6. Your family may not fit in the smaller car. The best gas sippers are pretty small, especially to consumers who are used to a roomy SUV or minivan. Here are the specifications of several 2009 models:
Honda Fit 5-speed automatic:
- Length: 161.6″
- Height: 60″
- Width: 66.7″
- Gas mileage: 28 city/35 highway/31 combined
Honda Pilot LX 5-speed automatic 4-wheel-drive
- Length: 190.9″
- Height: 71″
- Width: 78.5″
- Gas mileage: 16 city/22 highway/18 combined
GMC Yukon 5-speed automatic 4-wheel-drive
- Length: 202″
- Height: 76.9″
- Width: 79″
- Gas mileage: 11 city/14 highway/12 combined
Before you take the plunge to smaller car, bring your family to the dealership and have everyone sit in the car you are interested in, to see what it feels like.
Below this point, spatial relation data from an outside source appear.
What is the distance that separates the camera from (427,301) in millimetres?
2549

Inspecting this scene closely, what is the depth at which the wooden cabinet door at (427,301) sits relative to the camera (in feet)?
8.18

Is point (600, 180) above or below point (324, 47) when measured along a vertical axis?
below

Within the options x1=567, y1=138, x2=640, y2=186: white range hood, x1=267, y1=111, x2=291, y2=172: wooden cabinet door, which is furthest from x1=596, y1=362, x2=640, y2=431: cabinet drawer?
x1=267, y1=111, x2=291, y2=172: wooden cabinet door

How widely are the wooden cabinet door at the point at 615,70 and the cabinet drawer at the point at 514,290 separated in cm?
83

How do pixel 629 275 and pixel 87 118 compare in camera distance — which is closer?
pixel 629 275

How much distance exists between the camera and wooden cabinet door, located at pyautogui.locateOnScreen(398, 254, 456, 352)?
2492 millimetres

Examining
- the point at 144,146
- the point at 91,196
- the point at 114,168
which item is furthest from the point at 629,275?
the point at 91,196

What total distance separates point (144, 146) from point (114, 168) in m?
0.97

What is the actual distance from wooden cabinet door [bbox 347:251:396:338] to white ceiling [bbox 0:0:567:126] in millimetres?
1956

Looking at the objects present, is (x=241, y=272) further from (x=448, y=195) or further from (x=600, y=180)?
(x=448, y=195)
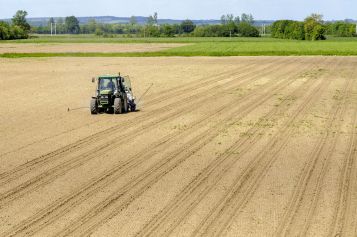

7. It can’t hurt to wait. Six months ago, analysts were predicting $200 a barrel oil in 2009, which could have jacked up gas prices past $5 a gallon. Instead, two months shy of 2009, oil fell below $70 a barrel, and gas is below $3 a gallon.
Just as no one knows where the price of gas will go, the future improvements in technology are also not readily apparent. Hybrid technology continues to develop, and although analysts don’t expect hybrids to get much cheaper in general, their current premium might erode as more models hit the market.
Also, the credit crunch will inevitably ease, so you might be able to get better terms on a loan or lease by waiting six months or a year or longer. Prices of SUVs may also moderate as the current glut works its way through the market.